3. Set coverage

Greedy algorithm¶

The Greedy Algorithm for Set Cover is a heuristic technique used to approximate solutions for the Set Cover Problem, a challenging combinatorial optimization problem known for its NP-hardness. The objective of the Set Cover Problem is to cover a universe of elements with the fewest possible number of subsets from a given collection.

Given a universe 𝑈 of 𝑛 elements and a collection 𝑆 of m subsets of U, the task is to identify the smallest subcollection of 𝑆 such that every element in 𝑈 is included in at least one subset from this subcollection.

Greedy algorithm

Initialization
- Begin with an empty set of chosen subsets.
- Maintain a set to track which elements have been covered.
Iterative selection
- While there are still uncovered elements in 𝑈: For each subset in 𝑆, determine how many uncovered elements it includes.
  - Select the subset that covers the most uncovered elements.
  - Add this subset to the list of selected subsets.
  - Update the set of covered elements to reflect the addition of the new subset.
Termination

Continue the process until all elements in 𝑈 are covered. The result is a collection of subsets that provides an approximate solution to the Set Cover Problem.

Set cover function¶

The Python code is implemented to perform set cover for UMI deduplication, as given below.

____________

Actions to take:
- a) In the set cover section, what purpose is the Python code implemented for?
- b) Name the stages into which the set cover section divides the greedy algorithm.

Material provided:
____________

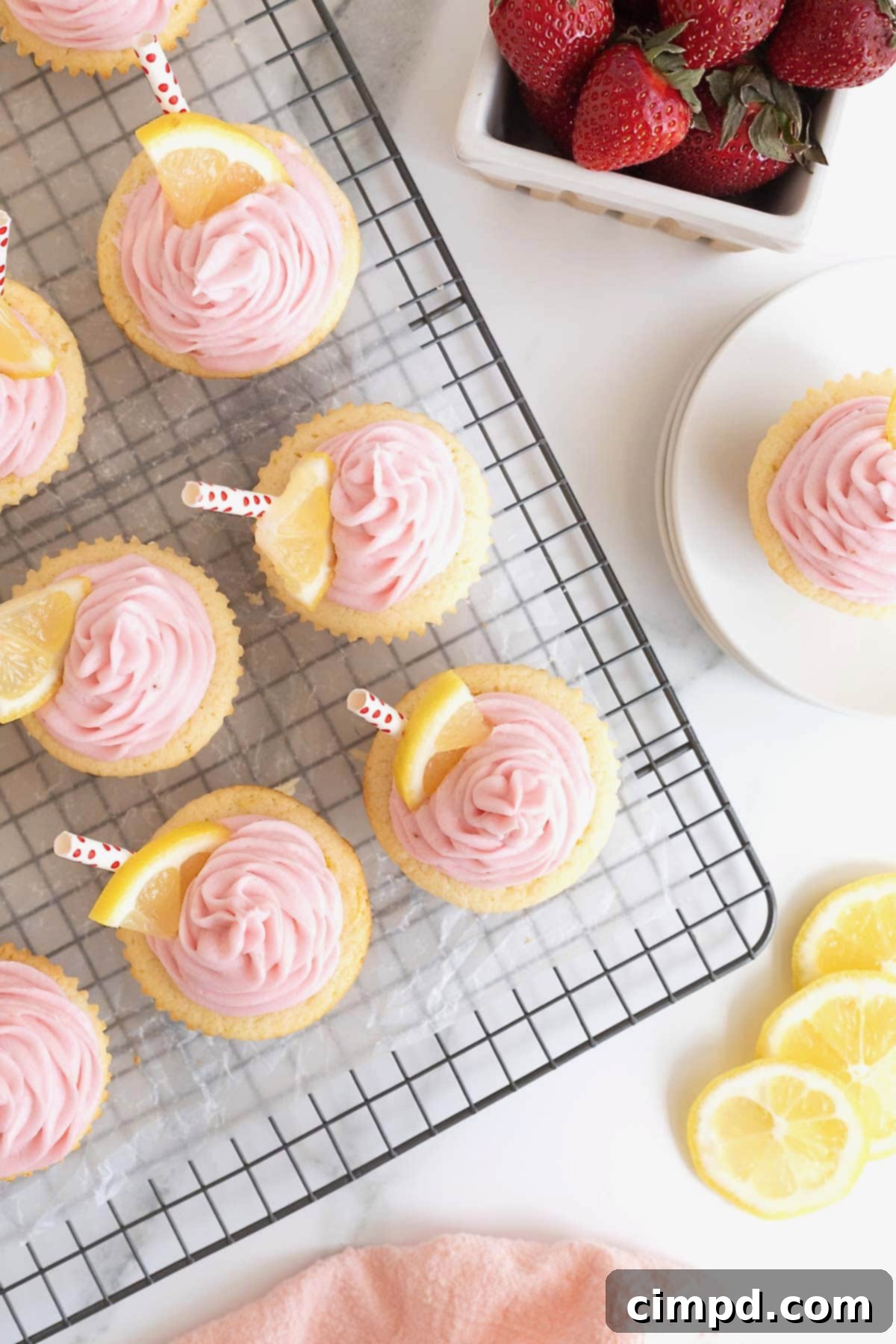 Freshly baked strawberry lemonade cupcakes gracefully cooling on a parchment-lined wire rack, showcasing their perfect golden-brown tops.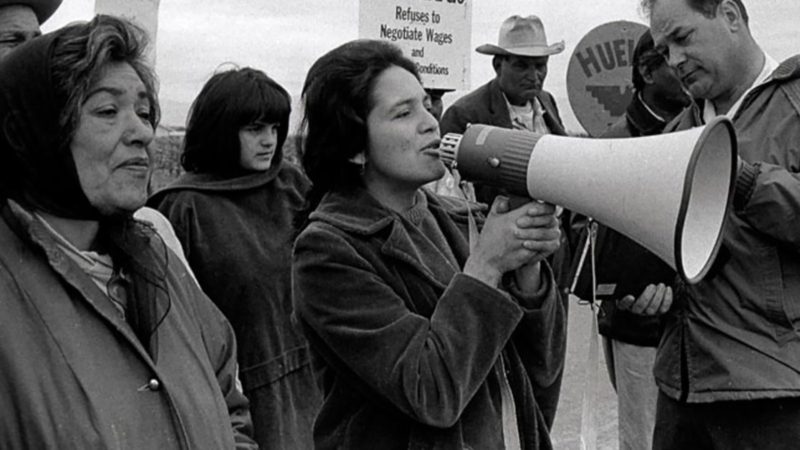 Activist Dolores Huerta speaking into a megaphone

____________

Solutions by task:
- a) It is implemented to perform set cover for UMI deduplication.

- b) Initialization, Iterative selection, Termination